Type II error or no error?

Question

I get stuck in the following question:

You set up a two-sided hypothesis test for a population mean μ with a null hypothesis of​: μ=100. You chose a significance level of α=0.05. The p-value calculated from the data is 0.12, and hence you failed to reject the null hypothesis. Suppose that after your analysis was completed and published, an expert informed you that the true value of μ is 104. How would you describe the result of your analysis?

I wonder if there might be no error? The true mean is around that in the null hypothesis, then I thought there would be no error. I mean if the true value of μ is 100.000001, the error would be the same as when it is 104. But there should be a buffer for the null hypothesis.

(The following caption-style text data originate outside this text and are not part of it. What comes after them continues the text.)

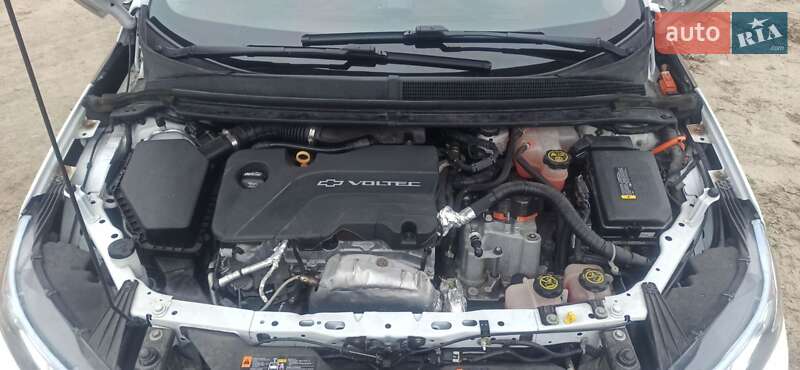 Хэтчбек Chevrolet Volt 2017 в Кременчуге фото 10 Хэтчбек Chevrolet Volt 2017 в Кременчуге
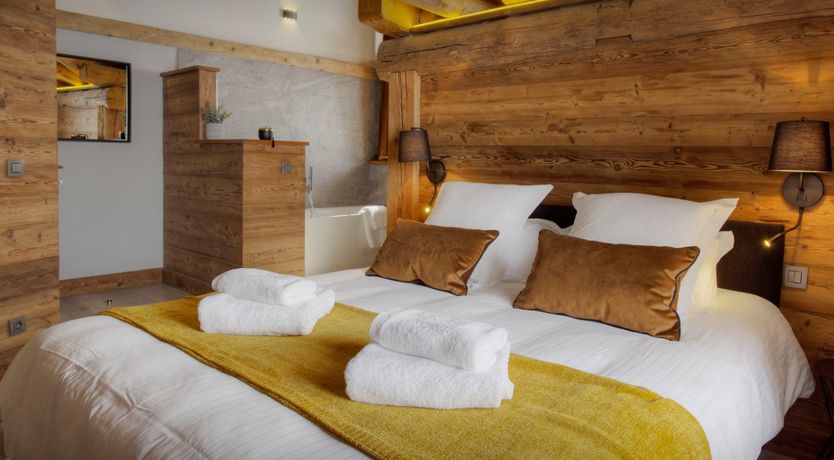 Photo of Mountain Moon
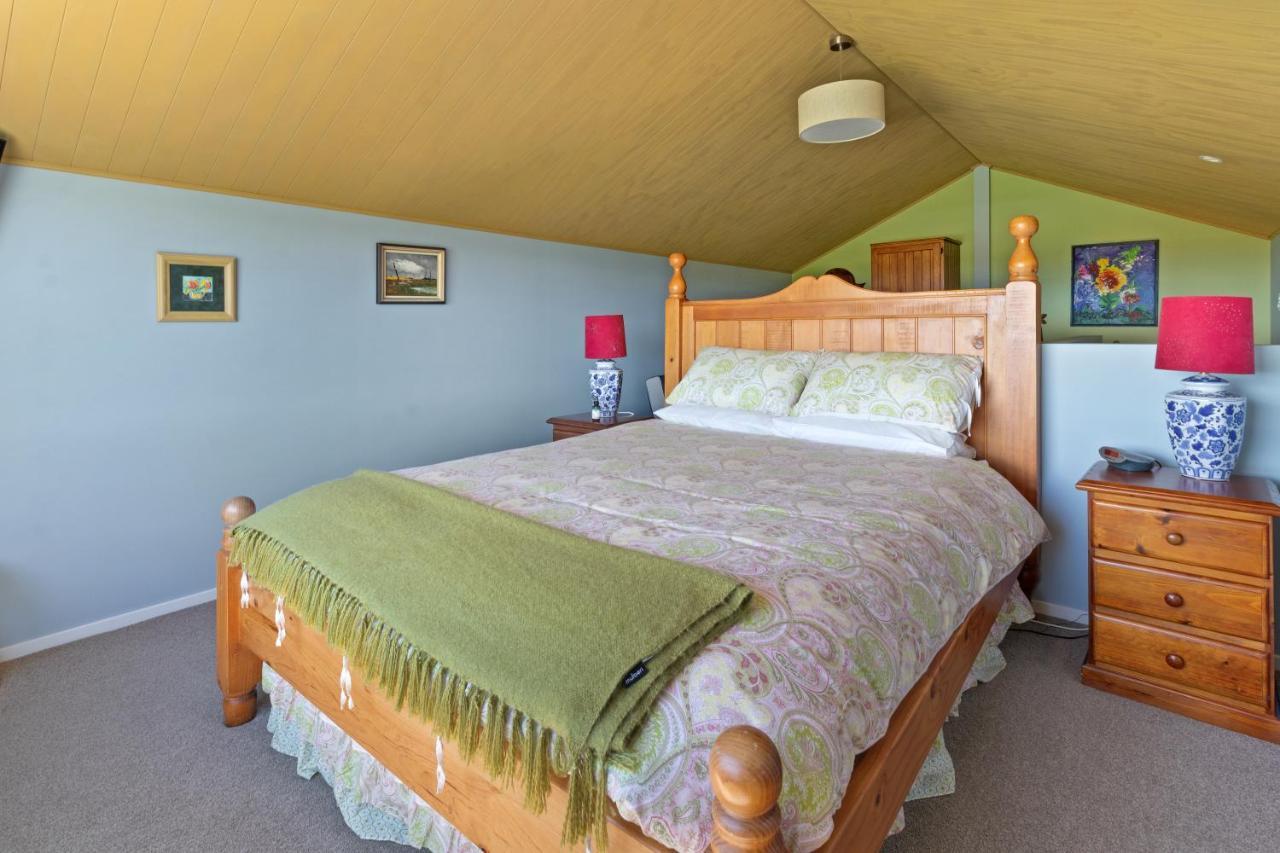 Delightful 1 Bed Barn with Stunning Mountain Views... — 4-Star Luxury Hotel in Timaru, New Zealand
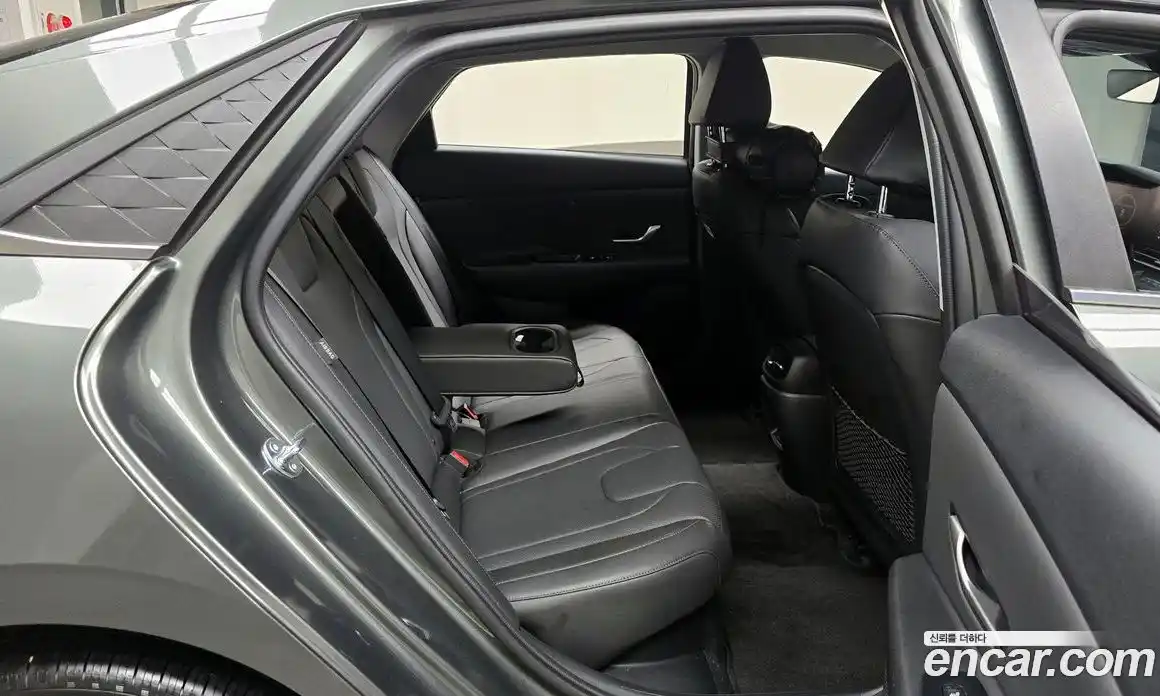 Hyundai Avante 2025 1.6 Автомат в Москве № 9756, фото 12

Any suggestions would be highly appreciated.

Answer 1

Suppose you used a 1-sample t test at level 5% to test $H_0: \mu = 100$ vs. $H_a: \mu \ne 100.$ You used a sample of size $n = 20$ without checking the power against various alternatives.

Now, somehow you know that the population from which you sampled is $\mathsf{Norm}(\mu=104,\sigma=15).$ So now you know you failed to reject $H_0,$ when it is false, a Type II Error.

What is the probability of rejection in these circumstances? That is, what is the power of the test against alternative value $\mu=104?$ One can get an exact value using the noncentral t distribution. In case the point of this question is for you to do that computation, I will get a close approximation to the power, only about $0.21,$ by simulation in R.

set.seed(804)
pv = replicate(10^5, t.test(rnorm(20, 104, 15), mu=100)$p.val)
mean(pv <=.05)
[1] 0.20612

So, it is hardly a surprise that you didn't reject. In fact, the probability of getting a P-value of $0.12$ or greater is about $0.65.$

mean(pv > .12)
[1] 0.65168

Here is a histogram of the distribution of the P-value. The power of the test in the circumstances described is approximately the area of the left-most bar in this histogram. (If $H_0$ were true, then the distribution of the P-value would be standard uniform.)

hist(pv, prob=T, col="skyblue2")
abline(v = .12, col="red")